Pages

Jumat, 10 Oktober 2014

Modus Hidup






Cinta itu luhur, namun di zaman ini cinta terdegradasi menjadi kepemilikan. Istri adalah milik suami. Atau suami adalah milik istri. Di dapatilah lara berkepanjangan saat Istri sudah tiada. Kita mengenal Taj Mahl sebagai perlambangan cinta seorang Syah Jehan kepada Istrinya yang meninggal saat melahirkan anaknya. Taj Mahl adalah sebuah kuburan dimana sang kekasih tertidur sunyi untuk selama-lamanya. Entahlah, tapi begitu cinta  dengan modus memiliki tumbuh, keberpisahan akan menimbulkan lara yang tak pernah habis. Kisah lainnya adalah Qais dan Lailah, cinta gila. Atau di zaman modern ini kita mendapati orang yang bunuh diri karena kekasihnya telah meninggal.

Sebuah polemic terjadi di Indonesia. Istilah poligami adalah istilah yang disebut pun akan menjadi haram. Orang yang mengamalkannya akan menjadi tersangka kehidupan selamanya, tersisih dari masyarakatnya. Sebab menurut mereka, pernikahan adalah kepemilikan. Aku milikmu dan kau milikku, begitu lirik sebuah lagu. Poligami berarti menghilangkan makna pernikahan sebagai saling memiliki. Mahar dianggap sebagai aqad persetujuan memiliki barang yang bernama wanita. Ah, Sayangnya disini kita tidak membahas poligami secara lebar.

Untuk bertemu Tuhan, Musa harus menanggalkan rasa kepemilikannya. Rela meninggalkan tanah airnya, rela meninggalkan istana Fir’aun yang sebelumnya ia berada di bawah asuhannya. Bahkan ketika ia bertemu dengan Khidir, ia pun diajari untuk menanggalkan kepemilikan ilmunya. Di saat sepertiitulah Musa menerima pencerahan. Ini dilukiskan dalam al-Quran bahwa Musa menyaksikan pancaran api. Di lihat di surah an-Naml: 7-9:

(Ingatlah)ketika Musa berkata kepada keluarganya: "Sesungguhnya aku melihat api. Aku kelak akan membawa kepadamu khabar daripadanya, atau aku membawa kepadamu suluh api supaya kamu dapat berdiang". Maka tatkala dia tiba di (tempat) ap iitu, diserulah dia: "Bahwa telah diberkati orang-orang yang berada di dekat api itu, dan orang-orang yang berada di sekitarnya. Dan Maha Suci Allah,Tuhan semesta alam". (Allah berfirman): "Hai Musa, sesungguhnya, Akulah Allah, Yang Maha Perkasa lagi Maha Bijaksana.
Memiliki, adalah sebuah modus hidup yang bermakna menambah daftar barang, benda dan orang serta apapun itu. Bencana sudut pandang manusia yang mereduksi kehidupan spiritual.
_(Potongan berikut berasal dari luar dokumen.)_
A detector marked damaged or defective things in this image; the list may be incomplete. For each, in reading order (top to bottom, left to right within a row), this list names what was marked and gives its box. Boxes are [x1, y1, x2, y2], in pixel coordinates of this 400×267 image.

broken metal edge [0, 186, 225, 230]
Manusia hanya bisa eksis ketika memiliki, tanpa memiliki manusia akan hilang. Mirip dengan perkataan filusuf: saya berpikir maka saya ada. Yah,saya memiliki maka saya ada. Di saat memiliki maka orang lain akan menganggap ada. Jika tidak memiliki harta, jabatan, anak dan sejenisnya maka bukanlah apa-apa. Modus hidup manusia modern.
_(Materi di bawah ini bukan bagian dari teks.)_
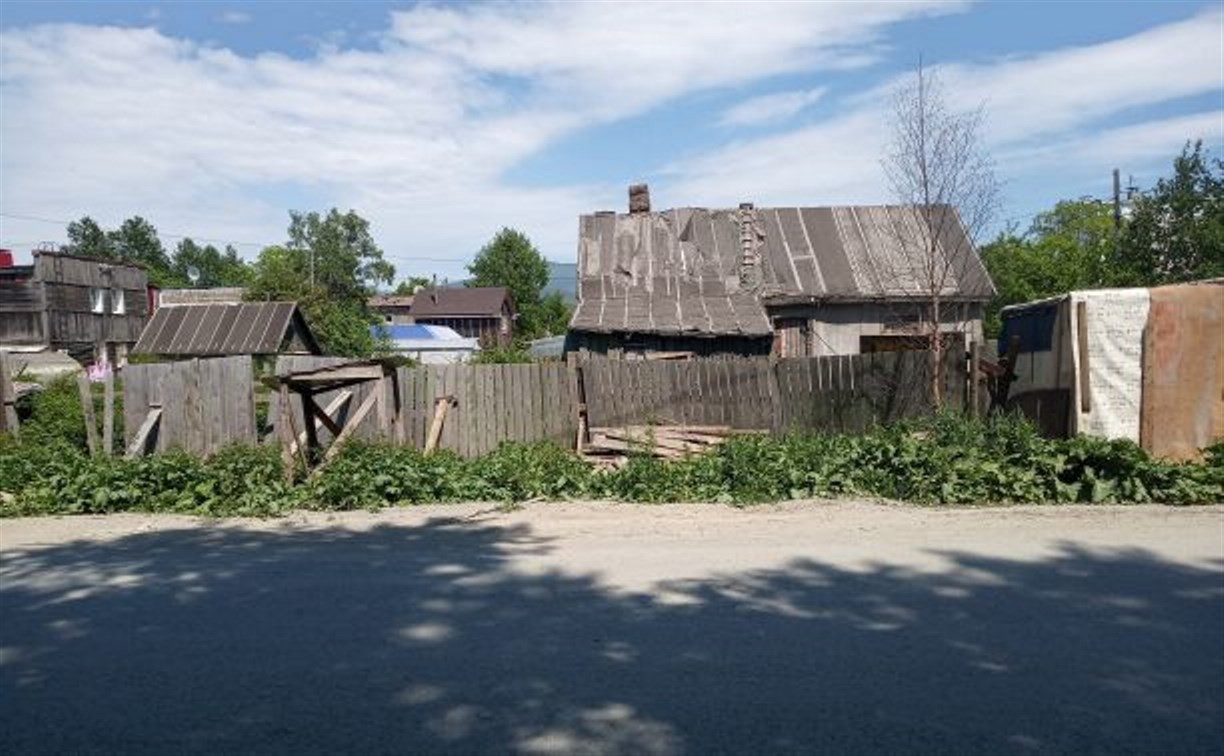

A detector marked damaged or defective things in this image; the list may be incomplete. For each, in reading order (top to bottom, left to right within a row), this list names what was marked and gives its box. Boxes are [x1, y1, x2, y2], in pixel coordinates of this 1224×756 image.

Menurut  Erich Fromm, bahasa inggris memiliki evolusi yang menunjukkan bahwa kepemilikan di dunia Barat sama dengan eksistensi itu sendiri. Maka kamus Bahasa Inggris modern dipenuhi dengan kata yang berarti kepemilikan(to have). “Have” yang berarti memiliki tersisipkan pada aktivitas. Misalnya I have a rest, saya memiliki istirahat yang bermakna saya beristirahat, I have walk, saya memiliki berjalan bermakna saya berjalan.Cara hidup dengan modus kepemilikan menggempur manusia modern.

Cara hidup sufi terbebas dari modus kepemilikan. Cara hidup mereka bukanlah memiliki tapi menjadi. Sebuah asahan menuju ke kesempurnaan. Maka sufi terbebas dari keresahan, dengan atau tanpa dikelilingi oleh materi ia masih bisa tersenyum. Cukuplah Allah baginya. Bahkan sebetulnya ia tidak memiliki klaim kebenaran dalam kotak identitas. Klaim kebenarannya adalah kebenaran yang bersifat universal. Kebenaran adalahTuhan.